There are certain conditions that may be encountered by a physical drive that can cause one of the RAID controllers of a dual-controller subsystem to enter “maintenance mode”.
- There is a signal path from both RAID controllers to each physical drive in the enclosure.
- SATA drives only have one ‘port’, so an AAMUX is required to provide a port to the drive for each controller.
- SAS drives have two ports, so no AAMUX is required to use them in the enclosure.
- Both RAID controllers must have access to each drive for full redundancy.
For this example we will use a Disk Array with four drives striped in a RAID 5 Logical Drive, and drive 3 has failed and dropped off-line; the operational state of the Logical Drive is now Critical, where a second drive failure will cause the Logical Drive to go off-line.
If a second drive encounters serious hardware or media errors before the rebuild of the failed drive has been completed, the RAID controller will continuously attempt to get that drive to respond, as a second drive failure can’t be tolerated by the RAID 5.
However, if the failing drive is so busy handling internal errors that it does not respond to one of the RAID controllers, the path between them will be broken or disconnected, and that controller will go off-line in to maintenance mode. This occurs to prevent the operational state of the Logical Drive from changing to Failed due to another drive failure, protecting the data it contains.
This scenario also applies to a RAID 6 Logical Drive that has two failed physical drives.
Note: There is a very small chance that the disconnected state could be the result of a bad path due to a failure of the physical drive’s AAMUX module.
Controller fail-over to maintenance mode will not occur if a physical drive is disconnected from either RAID controller if the Logical Drive it is a member of has an operational status of OK, or Degraded for RAID 6 LDs. The drive’s operational status will be changed to Dead and it will be dropped from the array.

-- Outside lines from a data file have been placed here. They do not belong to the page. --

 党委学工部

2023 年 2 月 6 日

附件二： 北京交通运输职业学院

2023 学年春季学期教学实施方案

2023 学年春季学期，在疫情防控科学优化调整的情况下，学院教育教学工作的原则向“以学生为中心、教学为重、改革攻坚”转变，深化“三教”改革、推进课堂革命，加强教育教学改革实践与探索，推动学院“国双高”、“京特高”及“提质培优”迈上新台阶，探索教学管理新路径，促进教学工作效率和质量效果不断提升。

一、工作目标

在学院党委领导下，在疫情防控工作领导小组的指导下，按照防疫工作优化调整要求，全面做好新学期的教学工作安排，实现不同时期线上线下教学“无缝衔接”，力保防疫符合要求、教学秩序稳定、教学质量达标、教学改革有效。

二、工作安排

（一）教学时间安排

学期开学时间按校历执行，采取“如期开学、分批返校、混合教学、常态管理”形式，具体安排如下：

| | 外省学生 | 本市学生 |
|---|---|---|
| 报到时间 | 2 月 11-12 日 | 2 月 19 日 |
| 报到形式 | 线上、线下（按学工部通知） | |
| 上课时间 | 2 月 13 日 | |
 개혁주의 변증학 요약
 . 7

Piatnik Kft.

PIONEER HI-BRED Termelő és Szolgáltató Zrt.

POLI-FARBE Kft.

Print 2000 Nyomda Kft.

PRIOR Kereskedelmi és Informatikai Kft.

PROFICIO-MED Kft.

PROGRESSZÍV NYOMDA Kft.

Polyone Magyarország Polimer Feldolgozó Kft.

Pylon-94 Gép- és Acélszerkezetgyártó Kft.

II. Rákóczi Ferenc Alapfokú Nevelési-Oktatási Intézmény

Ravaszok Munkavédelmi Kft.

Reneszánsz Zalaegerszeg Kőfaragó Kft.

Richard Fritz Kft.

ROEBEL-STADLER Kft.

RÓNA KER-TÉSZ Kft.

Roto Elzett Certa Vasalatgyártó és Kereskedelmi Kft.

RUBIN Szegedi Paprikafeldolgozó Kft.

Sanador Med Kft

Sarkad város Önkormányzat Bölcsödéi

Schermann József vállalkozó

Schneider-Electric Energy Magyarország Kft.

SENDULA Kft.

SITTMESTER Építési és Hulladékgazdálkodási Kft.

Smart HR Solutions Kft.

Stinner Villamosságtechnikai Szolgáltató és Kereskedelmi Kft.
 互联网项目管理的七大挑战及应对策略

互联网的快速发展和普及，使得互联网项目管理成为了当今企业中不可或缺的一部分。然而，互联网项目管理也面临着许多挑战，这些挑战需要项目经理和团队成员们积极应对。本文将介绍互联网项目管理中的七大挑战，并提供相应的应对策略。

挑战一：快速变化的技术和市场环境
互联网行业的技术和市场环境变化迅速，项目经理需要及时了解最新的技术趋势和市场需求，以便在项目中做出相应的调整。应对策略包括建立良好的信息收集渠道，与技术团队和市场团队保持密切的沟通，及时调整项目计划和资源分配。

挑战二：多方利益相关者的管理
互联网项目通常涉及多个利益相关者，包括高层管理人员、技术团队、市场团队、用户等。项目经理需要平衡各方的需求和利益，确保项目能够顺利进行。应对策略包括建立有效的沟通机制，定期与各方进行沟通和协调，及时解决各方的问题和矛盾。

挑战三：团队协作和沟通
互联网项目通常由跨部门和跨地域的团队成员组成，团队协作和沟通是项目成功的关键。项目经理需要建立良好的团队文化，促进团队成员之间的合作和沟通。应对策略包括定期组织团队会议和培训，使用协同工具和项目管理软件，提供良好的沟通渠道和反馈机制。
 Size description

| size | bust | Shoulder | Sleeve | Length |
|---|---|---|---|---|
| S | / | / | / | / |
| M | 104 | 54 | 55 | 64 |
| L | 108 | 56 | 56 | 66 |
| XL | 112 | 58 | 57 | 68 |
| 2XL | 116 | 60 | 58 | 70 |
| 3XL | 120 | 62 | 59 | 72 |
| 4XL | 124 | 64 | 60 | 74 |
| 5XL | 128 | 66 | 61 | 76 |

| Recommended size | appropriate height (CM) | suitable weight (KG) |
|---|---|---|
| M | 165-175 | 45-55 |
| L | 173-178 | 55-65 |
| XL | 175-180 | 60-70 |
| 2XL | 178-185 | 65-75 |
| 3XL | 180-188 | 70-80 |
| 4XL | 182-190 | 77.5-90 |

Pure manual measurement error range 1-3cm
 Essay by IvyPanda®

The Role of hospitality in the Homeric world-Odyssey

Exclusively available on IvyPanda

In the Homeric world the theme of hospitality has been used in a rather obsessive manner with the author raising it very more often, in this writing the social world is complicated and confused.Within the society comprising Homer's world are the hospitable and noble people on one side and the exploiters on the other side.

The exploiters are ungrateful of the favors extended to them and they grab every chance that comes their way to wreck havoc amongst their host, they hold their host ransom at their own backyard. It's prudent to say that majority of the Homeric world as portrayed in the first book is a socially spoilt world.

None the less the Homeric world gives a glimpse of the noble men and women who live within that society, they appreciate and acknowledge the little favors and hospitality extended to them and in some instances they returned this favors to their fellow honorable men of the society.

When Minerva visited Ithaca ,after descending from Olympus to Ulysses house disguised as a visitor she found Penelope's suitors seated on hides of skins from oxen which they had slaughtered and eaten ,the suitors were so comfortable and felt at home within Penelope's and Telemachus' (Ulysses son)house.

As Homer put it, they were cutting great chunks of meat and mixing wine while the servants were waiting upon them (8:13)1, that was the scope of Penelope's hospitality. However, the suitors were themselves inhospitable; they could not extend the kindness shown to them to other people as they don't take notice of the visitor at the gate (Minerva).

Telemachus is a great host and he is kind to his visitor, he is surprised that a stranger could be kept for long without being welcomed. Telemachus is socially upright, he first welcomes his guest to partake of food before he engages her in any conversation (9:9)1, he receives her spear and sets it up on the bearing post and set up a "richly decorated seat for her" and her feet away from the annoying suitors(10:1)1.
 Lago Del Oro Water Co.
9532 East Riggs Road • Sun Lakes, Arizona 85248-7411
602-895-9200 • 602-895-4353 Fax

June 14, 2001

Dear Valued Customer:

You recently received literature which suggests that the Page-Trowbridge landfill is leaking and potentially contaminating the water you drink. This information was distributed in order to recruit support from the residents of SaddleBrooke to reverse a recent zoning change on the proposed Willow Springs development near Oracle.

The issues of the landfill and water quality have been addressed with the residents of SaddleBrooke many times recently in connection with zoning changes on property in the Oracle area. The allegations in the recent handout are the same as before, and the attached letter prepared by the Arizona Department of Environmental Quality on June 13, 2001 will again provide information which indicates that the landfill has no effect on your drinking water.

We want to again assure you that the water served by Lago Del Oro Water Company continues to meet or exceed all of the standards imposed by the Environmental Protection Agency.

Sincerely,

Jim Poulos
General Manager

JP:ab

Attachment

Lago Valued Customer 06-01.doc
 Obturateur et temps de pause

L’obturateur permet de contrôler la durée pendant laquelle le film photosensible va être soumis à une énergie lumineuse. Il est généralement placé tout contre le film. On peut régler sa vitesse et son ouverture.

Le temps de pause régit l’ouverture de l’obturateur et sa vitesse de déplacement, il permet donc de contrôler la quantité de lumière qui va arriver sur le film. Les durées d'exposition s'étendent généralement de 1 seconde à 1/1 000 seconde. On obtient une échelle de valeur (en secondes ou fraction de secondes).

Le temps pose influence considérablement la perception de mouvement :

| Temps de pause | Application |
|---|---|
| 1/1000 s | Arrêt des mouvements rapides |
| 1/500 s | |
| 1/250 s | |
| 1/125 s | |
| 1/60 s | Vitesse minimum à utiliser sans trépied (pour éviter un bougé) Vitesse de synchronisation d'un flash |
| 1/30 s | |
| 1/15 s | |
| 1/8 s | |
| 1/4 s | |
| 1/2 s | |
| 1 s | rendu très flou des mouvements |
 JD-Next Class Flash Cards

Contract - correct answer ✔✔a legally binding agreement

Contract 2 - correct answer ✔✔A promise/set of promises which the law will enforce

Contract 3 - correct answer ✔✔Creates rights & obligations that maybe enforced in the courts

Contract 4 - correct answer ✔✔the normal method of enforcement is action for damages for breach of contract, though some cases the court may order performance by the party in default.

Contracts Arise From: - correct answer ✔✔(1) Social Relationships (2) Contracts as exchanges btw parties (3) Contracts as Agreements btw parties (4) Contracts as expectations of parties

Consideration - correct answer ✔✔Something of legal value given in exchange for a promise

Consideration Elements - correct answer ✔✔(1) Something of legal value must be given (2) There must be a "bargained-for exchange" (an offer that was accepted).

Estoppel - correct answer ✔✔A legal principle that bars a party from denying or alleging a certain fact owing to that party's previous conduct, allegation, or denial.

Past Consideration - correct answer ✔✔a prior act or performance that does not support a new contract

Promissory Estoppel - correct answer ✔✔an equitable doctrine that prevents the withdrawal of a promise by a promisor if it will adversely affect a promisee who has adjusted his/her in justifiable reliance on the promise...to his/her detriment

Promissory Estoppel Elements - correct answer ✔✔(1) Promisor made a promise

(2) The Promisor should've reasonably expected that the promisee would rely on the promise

Controller fail-over to maintenance mode will occur if a drive is disconnected from either RAID controller if the Logical Drive it is a member of has an operational status of Critical.
Event Log Entry
Here is an example of an Event Log entry for a controller fail-over due to this condition:
SeqNo: 1 Device: Ctrl 1
EventId: 0x00040032 Severity: Critical
TimeStamp: Mth Day, Year Time DefaultId: 0x00040032
Description: Partner Controller has entered maintenance mode to protect user data since one of the configured physical drives was disconnected in the partner controller.